My new swim outfit is looking great. Mom signed me up for swimming again. Blah. There's this chubby 5 month old boy that smiles all the time and he's the teacher's pet. Really? Has he gotten teeth yet, gotten his bottle taken away? Does he really know what it's like to be a man? I think not. I remember those days...the glory days...oh to be 5 months old again.



Ha, no Mom, I'm not pooping in my new swimsut...I was...err....calling that 9 month old girl from class...





Blueberries are awesome. End of story.



They also make me poo in my pants several times a day. Pure joy!

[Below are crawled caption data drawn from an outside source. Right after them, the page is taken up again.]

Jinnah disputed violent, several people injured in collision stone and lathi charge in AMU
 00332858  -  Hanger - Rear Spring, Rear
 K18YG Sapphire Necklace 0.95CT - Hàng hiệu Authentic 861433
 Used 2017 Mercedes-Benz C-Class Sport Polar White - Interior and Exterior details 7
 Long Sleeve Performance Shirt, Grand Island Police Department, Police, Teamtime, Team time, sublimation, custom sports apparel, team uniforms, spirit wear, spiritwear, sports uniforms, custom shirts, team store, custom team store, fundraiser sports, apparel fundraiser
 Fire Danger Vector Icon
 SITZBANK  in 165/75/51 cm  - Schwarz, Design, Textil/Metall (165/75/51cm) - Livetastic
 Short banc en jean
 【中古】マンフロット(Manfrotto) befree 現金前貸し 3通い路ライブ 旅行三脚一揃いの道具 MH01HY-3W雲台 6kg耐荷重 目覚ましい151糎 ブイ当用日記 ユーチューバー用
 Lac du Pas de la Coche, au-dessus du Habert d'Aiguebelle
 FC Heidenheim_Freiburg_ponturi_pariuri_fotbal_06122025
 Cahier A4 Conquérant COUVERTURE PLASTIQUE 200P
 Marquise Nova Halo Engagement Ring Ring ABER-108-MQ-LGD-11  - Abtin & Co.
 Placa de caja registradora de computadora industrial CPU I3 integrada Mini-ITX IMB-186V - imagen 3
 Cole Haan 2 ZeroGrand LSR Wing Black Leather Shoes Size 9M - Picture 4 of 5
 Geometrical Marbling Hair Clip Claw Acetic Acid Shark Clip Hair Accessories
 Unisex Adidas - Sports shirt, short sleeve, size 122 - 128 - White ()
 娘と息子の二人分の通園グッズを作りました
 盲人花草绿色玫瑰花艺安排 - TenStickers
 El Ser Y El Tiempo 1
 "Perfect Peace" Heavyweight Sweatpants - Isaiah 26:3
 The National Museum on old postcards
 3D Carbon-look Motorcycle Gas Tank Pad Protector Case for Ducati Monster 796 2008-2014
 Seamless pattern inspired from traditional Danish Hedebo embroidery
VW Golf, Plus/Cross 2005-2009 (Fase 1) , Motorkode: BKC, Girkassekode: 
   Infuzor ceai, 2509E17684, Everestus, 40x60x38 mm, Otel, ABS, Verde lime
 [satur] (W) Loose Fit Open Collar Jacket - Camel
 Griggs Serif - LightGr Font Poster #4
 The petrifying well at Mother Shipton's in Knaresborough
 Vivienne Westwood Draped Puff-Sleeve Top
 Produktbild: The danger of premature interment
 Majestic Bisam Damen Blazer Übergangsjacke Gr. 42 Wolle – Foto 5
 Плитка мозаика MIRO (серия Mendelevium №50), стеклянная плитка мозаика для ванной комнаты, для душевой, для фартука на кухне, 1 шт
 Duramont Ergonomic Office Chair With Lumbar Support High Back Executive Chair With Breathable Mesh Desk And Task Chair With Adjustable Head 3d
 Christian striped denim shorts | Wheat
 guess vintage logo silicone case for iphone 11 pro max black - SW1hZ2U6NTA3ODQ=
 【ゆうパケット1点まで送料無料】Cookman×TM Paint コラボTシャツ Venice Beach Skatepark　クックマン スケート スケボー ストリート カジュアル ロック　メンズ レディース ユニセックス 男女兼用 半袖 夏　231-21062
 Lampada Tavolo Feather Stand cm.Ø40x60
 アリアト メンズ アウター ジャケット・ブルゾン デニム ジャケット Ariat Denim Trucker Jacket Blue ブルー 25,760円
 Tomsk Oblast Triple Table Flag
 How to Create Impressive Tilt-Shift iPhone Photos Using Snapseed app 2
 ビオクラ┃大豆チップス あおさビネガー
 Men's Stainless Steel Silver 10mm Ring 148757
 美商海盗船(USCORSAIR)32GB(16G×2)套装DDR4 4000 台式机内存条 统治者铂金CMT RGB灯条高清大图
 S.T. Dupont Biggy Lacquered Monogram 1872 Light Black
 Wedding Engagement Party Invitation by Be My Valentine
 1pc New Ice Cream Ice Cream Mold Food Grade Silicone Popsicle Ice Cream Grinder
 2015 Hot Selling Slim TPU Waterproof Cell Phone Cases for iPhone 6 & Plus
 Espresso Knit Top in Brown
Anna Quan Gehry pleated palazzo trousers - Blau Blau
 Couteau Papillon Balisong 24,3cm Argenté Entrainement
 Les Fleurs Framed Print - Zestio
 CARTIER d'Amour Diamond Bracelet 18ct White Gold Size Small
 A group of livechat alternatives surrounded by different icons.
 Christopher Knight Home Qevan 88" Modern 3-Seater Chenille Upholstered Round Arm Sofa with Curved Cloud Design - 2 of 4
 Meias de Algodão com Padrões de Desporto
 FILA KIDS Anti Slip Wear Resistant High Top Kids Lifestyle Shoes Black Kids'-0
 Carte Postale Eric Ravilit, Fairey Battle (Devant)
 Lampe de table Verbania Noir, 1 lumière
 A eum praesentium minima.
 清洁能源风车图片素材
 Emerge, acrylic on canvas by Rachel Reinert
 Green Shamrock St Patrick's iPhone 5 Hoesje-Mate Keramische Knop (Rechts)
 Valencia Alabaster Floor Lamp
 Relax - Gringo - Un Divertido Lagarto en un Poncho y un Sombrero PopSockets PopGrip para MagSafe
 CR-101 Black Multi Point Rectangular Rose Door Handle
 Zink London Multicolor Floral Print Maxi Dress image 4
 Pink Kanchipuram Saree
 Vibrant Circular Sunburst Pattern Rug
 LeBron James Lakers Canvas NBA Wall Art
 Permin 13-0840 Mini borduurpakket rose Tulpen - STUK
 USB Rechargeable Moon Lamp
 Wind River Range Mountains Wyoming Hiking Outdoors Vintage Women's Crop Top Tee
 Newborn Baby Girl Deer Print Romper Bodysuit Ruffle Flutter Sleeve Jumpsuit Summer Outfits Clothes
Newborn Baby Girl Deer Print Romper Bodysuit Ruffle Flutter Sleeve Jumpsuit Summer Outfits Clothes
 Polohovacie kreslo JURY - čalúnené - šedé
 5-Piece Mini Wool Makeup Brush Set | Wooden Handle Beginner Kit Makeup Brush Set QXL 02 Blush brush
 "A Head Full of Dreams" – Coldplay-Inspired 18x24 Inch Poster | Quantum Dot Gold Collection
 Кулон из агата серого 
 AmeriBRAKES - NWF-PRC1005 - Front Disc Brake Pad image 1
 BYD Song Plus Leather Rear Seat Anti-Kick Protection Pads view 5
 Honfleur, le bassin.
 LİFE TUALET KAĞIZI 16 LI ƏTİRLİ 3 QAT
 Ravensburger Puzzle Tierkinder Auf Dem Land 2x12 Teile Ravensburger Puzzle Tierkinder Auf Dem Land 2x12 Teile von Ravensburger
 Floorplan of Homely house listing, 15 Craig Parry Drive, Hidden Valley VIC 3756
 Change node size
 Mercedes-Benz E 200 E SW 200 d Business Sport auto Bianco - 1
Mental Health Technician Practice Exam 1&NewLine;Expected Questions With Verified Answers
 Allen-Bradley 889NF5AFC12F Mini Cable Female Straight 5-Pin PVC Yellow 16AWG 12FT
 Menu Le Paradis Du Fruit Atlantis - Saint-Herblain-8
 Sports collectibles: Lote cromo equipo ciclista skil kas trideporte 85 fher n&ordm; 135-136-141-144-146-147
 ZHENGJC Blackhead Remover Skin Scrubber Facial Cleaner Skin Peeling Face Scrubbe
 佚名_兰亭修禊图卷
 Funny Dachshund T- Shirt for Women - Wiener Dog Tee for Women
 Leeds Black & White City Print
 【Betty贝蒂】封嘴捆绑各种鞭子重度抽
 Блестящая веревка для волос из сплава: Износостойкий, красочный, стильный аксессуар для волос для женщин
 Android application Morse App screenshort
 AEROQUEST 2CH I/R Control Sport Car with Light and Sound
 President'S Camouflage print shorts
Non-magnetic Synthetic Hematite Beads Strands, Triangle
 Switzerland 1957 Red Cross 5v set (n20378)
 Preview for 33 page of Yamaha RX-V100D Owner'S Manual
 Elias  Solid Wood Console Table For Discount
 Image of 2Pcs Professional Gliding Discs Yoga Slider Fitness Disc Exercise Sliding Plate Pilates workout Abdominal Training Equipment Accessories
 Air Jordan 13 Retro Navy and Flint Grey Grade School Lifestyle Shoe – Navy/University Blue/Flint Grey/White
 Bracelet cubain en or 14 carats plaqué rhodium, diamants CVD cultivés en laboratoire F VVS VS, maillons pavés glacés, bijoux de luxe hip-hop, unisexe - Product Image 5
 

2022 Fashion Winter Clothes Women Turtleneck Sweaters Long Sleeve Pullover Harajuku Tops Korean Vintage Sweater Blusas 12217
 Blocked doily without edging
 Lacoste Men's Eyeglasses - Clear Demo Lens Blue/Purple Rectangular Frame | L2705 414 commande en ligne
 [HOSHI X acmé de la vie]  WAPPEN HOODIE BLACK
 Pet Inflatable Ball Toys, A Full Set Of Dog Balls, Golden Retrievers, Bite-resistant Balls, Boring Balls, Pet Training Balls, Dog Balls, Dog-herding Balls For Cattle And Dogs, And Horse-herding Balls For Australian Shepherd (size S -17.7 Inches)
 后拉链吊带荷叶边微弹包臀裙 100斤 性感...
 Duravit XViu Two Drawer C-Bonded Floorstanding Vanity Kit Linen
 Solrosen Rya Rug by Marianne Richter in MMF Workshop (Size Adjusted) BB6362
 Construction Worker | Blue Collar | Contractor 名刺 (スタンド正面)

I've been working on my couch surfing skills the past few days. Mom's not a fan though. Oh well guess it's her just being unsupportive of my talents. I will remember this for my future counseling sessions.






Oh, and here it begins. Mom was like that kid on the Huggies Jean diaper ads, well he's cute, but you're way cuter. Let's take some pictures and try to get you to replace him!





Just showing the full muscle-ness that is Brady. Watch out Dad, I will win.



You know, I originally thought the patio door shot was a little lame, but I get it, it works.



Rascal was like, "Hey Brady, try eating your foot."



I fell for it again, yuckk!!!



Rascal, my mentor, is disappointed. I think I remember him watching saying, this is so wrong, so wrong!




This one may be the winner. Look at my teeth!




Or maybe this one?



I had to take a break. Modeling is hard work.



And I'm back!



Ladies, I can make this one in poster size if you'd like for your walls.



Umm no mom, I will not show off my belly again....



Oh well, if it's what the ladies want!



Huggies Jean Diapers Model, you better watch out, Brady Brian Ross is after your job!